Part of Chen Tianzhuo’s large-scale installation, ‘The Shepherd,’ draws on his 2021 performance film, ‘The Dust,’ which was filmed in the Tibet Autonomous Region. | REN XINGXING

Meanwhile, Chinese artist Chen Tianzhuo, known for his visually striking video works that cut across media and performance boundaries, has created a new exhibition titled “The Shepherd,” which will be on display for most of the month. The large-scale installation, described in the KEX program as a work “where mystical religious ritual meets rave,” fuses elements of Chen’s past works such as “Ishvara” and “An Atypical Brain Damage” with his 2021 performance film, “The Dust.” The latter project, which does not feature any humans, explores ritual and worship by focusing on farming tools and ceremonial objects filmed in the remote village of Cuogao as well as Damu Temple in the Tibet Autonomous Region.

Two of the works in this edition of KEX take place outdoors. The first is a new collaborative piece called “Moshimoshi City,” which invites festival attendees to “log off and go outside” to explore Kyoto. Armed with headphones and a map, participants head to designated sites where they can augment their surroundings with the sounds of fictional performance pieces by artists, including playwright and director Toshiki Okada, dancer Ayaka Nakama and filmmaker Takuya Murakawa.

The second outdoor work is a sound installation titled “Soundtrack for Midnight Tamuro,” by Kyoto-based artist and sound designer Masamitsu Araki. For this piece, which runs until Oct. 3, Araki has used cars with custom audio systems to create a “car audio orchestra” in a parking lot at the top of Mount Hiei, located on the border between Kyoto and Shiga prefectures. Close to Araki’s site is Hieizan Enryakuji, a Tendai Buddhist temple that was erected during the Heian Period (794-1185). Ryukoku University research fellow Takahiko Kameyama will give a talk at ROHM Theatre Kyoto on the intersections between Heian Buddhism and contemporary culture as part of the Super Knowledge for the Future program.

Another notable inclusion in the talk series portion of the festival is “Voice of Void,” an exhibition by Singaporean artist Ho Tzu Nyen that was made in collaboration with the Yamaguchi Center for Arts and Media. Using video and virtual reality, Ho revisits a roundtable discussion by four “Kyoto School” philosophers, which took place days before the attack on Pearl Harbor on Dec. 7, 1941. The Kyoto School was a loose grouping of Japanese thinkers that revolved around Kitaro Nishida (1870-1945) and sought to separate East Asian philosophical traditions from that of the West. The group has been criticized for its alleged support of the government’s World War II ideology. There will be two talks in the Super Knowledge for the Future program devoted to Ho’s exhibition and the Kyoto School.
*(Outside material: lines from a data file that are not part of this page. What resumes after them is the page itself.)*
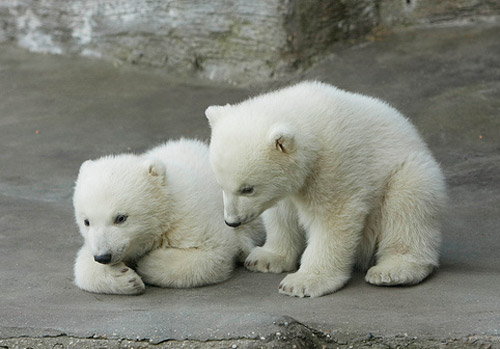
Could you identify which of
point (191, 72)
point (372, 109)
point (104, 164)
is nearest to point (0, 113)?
point (191, 72)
As this year’s KEX program shows, the festival promises to cast a critical light on the relationship between voice, stage and pandemic while continuing to engage with questions of locality, cross-boundary collaborative practice and performance in Asia.

Kyoto Experiment takes place at various venues in Kyoto from Oct. 1 to 24. For more information, visit https://kyoto-ex.jp/en.

In line with COVID-19 guidelines, the government is strongly requesting that residents and visitors exercise caution if they choose to visit bars, restaurants, music venues and other public spaces.